Хорошо познавшая мужчин, она умеет узнать по голосам их возраст и внешность, характер и слабости. Теперь она смогла бы опознать их, даже просто увидев молчащими. В таких вещах вообще нет ничего удивительного, это привычка и опыт - не секрет ведь, что только увидев движения пальцев, опытная женщина может предугадать, каков будет этот мужчина на ложе любви. Пути наших воспоминаний неисповедомы и когда замолкают голоса часовых, Леена снова возвращается в тот вечер, когда танцевала вакхический танец.

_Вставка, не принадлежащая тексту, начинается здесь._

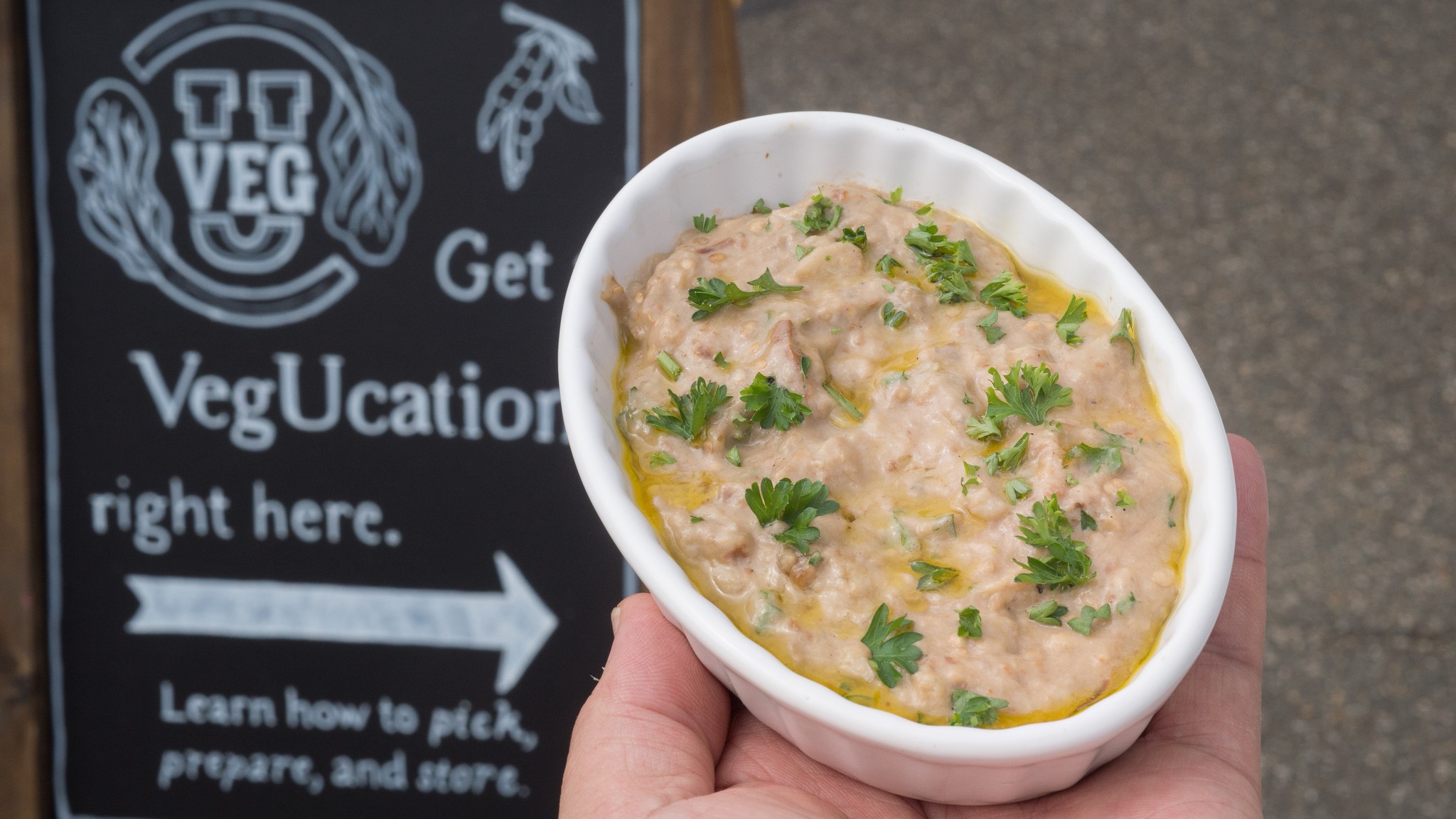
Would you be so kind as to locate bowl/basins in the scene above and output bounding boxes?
[557,110,1237,807]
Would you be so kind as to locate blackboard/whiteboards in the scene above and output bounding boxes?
[0,0,742,818]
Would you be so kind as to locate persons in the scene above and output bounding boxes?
[558,433,1269,819]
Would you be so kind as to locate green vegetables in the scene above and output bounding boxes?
[644,185,1177,729]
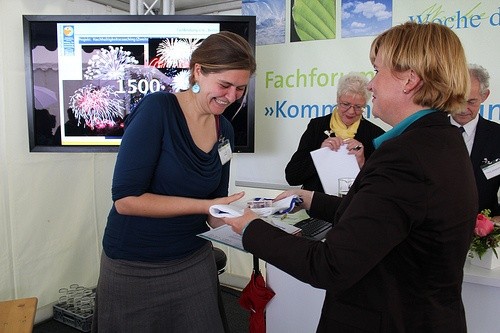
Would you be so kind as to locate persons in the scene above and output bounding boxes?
[284,75,388,195]
[32,106,96,146]
[447,62,500,218]
[91,31,258,333]
[222,19,481,333]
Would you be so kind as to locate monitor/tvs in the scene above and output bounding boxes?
[23,14,255,155]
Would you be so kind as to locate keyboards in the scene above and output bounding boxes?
[293,217,333,240]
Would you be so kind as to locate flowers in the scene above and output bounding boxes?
[468,208,500,259]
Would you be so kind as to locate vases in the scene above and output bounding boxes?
[470,242,500,270]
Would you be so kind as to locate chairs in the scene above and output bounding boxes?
[213,247,230,333]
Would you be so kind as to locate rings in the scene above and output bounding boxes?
[355,145,362,150]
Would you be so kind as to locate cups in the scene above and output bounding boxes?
[57,283,95,317]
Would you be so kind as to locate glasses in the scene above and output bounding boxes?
[339,101,365,111]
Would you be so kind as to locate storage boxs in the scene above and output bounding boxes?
[53,287,97,333]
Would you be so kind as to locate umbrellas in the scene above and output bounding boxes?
[34,85,57,109]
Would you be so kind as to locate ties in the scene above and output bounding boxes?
[459,126,465,134]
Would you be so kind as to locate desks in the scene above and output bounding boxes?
[266,250,500,333]
[0,297,38,333]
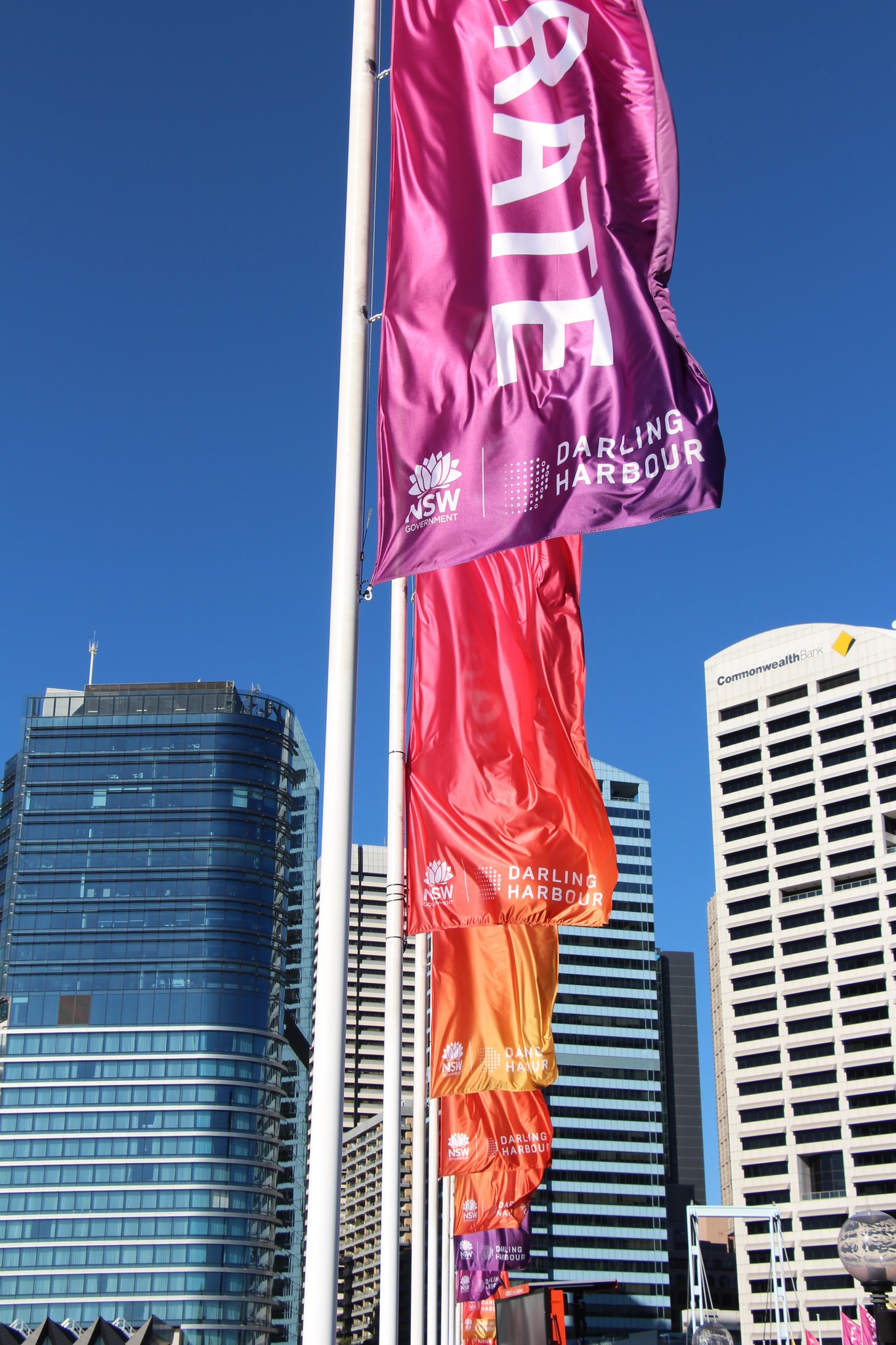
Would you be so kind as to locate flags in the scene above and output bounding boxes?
[453,1168,545,1237]
[406,534,618,935]
[440,1090,554,1177]
[368,0,727,586]
[429,925,560,1101]
[456,1270,506,1303]
[462,1271,510,1345]
[859,1304,878,1345]
[841,1312,862,1345]
[885,1298,896,1310]
[805,1328,820,1345]
[453,1205,532,1272]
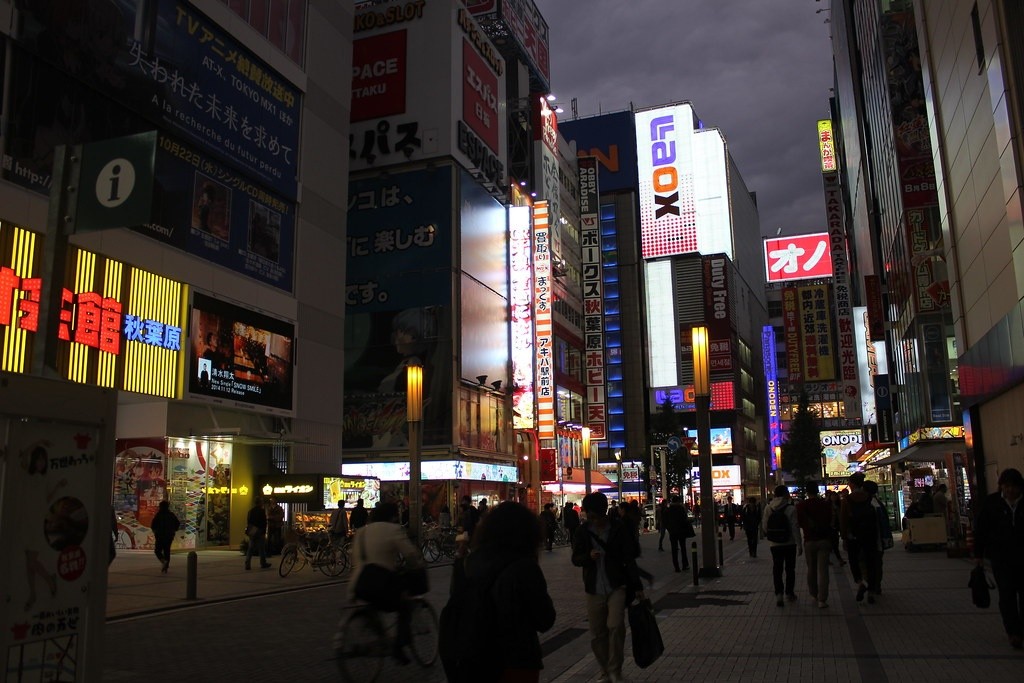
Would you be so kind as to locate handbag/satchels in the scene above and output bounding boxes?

...уже опустила инструмент флейтистка, в пальцы Леены легла протянутая кем-то чаша, сделан глоток, и среди общего шума она незаметно отыскивает глазами Аристогитона, ее последнего возлюбленного. Его ложе пусто. Ее снова уговаривают станцевать.
– Пусть теперь станцует другая!
– И какая же?
– Которая не хлопала, и у которой ноги не кривые!
Эта простая шутка вызывает целую волну острот. Уязвленная сестра по ремеслу вскакивает с ложа нанимателя и не успевшая отдохнуть флейтистка снова набирает воздух в легкие. Повернув голову, Леена замечает Аристогитона. Тот у выхода, о чем-то озабоченно разговаривает... С кем? Собеседника не видно за деревянной колонной. Она незаметно переходит поближе, садится на край ложа... Теперь до нее доходят обрывки разговора:
– Он приставал к тебе?
Ответное бормотанье больше похоже на шепот.
– Он грозился применить силу?
Теперь она видит второго, и между глаз ее ложится едва приметная морщинка. Это смазливый юноша лет семнадцати самое большее. Она уже видела его и даже помнит имя. Юношу зовут Гермодий. Это разговор любовников и ей не стоит его слышать. И тем более ей не пристало ревновать. Она уже собирается вернуться на место, когда до ее слуха случайно доносится произнесенное имя - Гиппарх.
– Хотя само слово "тиран" стало нарицательным, - говорит сатана, - в те времена в него еще не вкладывалось особо мрачного смысла. Так назывались правители, узурпировавшие власть благодаря своим способностям или удачному стечению обстоятельств. Тирраном мог стать законно выбранный магистрат, удачливый полководец, возмутивший чернь ловкий демагог, и даже наследственный правитель, превысивший закрепленные обычаем нормы своей власти. Ключевое слово сдесь - "узурпация". Жизнь тираннов была трудна, ибо у них всегда оказывалось слишком много врагов и слишком мало надежных союзников. Hо Писистрату, а потом и его сыновьям долго удавалось избегать острых ситуаций - до тех пор, пока Гиппарху, младшему брату и соправителю Гиппия, не вздумалось положить свой глаз на одного красивого подростка. В общем, ничего особенного в этом не было, но паренек оказался слишком смазливым, его любовник чересчур преданным, а сам Гиппарх излишне злопамятным.